Another war in Lebanon? Don't bet on it

Comment: Many things have changed since the 2006 war between Hizballah and Israel. Despite recent tit-for-tat attacks, an all-out war is in neither side's interests.
3 min read
28 Jan, 2015
Israeli vehicles burn in the Shebaa area. But war appears a distant possibility [Getty/AFP]

The situation on the Israel-Lebanon border is at its most sensitive in years. An Israeli attack in the Golan Heights on a Hizballah-Iran convoy was on Wednesday followed up by clashes in the Golan and on the southern Lebanese border.

The attacks are a worrying turn of events, but are they really a dress rehearsal for a war between Israel and Hizballah on the scale of 2006? Many things have changed in the intervening years.

Binyamin Netanyahu, the Israeli prime minister, is facing domestic elections where the tiniest misstep will be seized upon by his opponents.

Netanyahu's opponents in Israeli politics have the luxury of calling for "a harsh and un-proportional response", as that will surely secure them free votes.

But the country cannot afford an "adventure" that results in rockets falling on Tel Aviv, Haifa and Akko and scores of casualties, especially given its knowledge of the growth in Hizballah's power over the last few years.

This puts Netanyahu in a difficult position. A limited reponse will make the prime minister look hesitant in the face of Hizballah's growing power. A full-scale assault, as in 2006, will threaten his popularity should it go wrong.

     A limited reponse will make the PM look hesitant in the face of Hizballah's growing power. A full-scale assault will threaten his popularity should it go wrong.


One must also consider the international situation. Relations between Netanyahu and the US president, Barack Obama, are at a low ebb, and the US does not want yet another war in the region.

The US is keen to improve its relationship with Iran, the principal sponsor of Hizballah, and Obama wants to reach a nuclear deal with Iran before his term ends. Another war in southern Lebanon could jeopardise all of that.

The Islamic State group is also a priority for Washington, and a new battlefront will complicate the region's politics further than it already is.

All the conditions that allowed for an all-out war in August 2006 have changed. Tehran is no longer as free to act in the defence of Hizballah, lest it hurts its international negotiations, and neither is it able to pay millions to fund a war at a time when oil prices are at an all time low.
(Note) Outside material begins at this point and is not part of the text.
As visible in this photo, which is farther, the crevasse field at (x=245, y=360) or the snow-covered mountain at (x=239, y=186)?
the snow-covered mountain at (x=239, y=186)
Hizballah has grown in strength over the past nine years. But that alone is not enough as it no longer has the friends it did if an all out war breaks out. It is of course also engaged in a war in Syria and fighting a war on two fronts is surely beyond its means.

All of the above does not mean that an all-out war will not happen. But the situation has changed on all sides, and they will all be calculating their next step very carefully.

This is an edited translation of the original Arabic.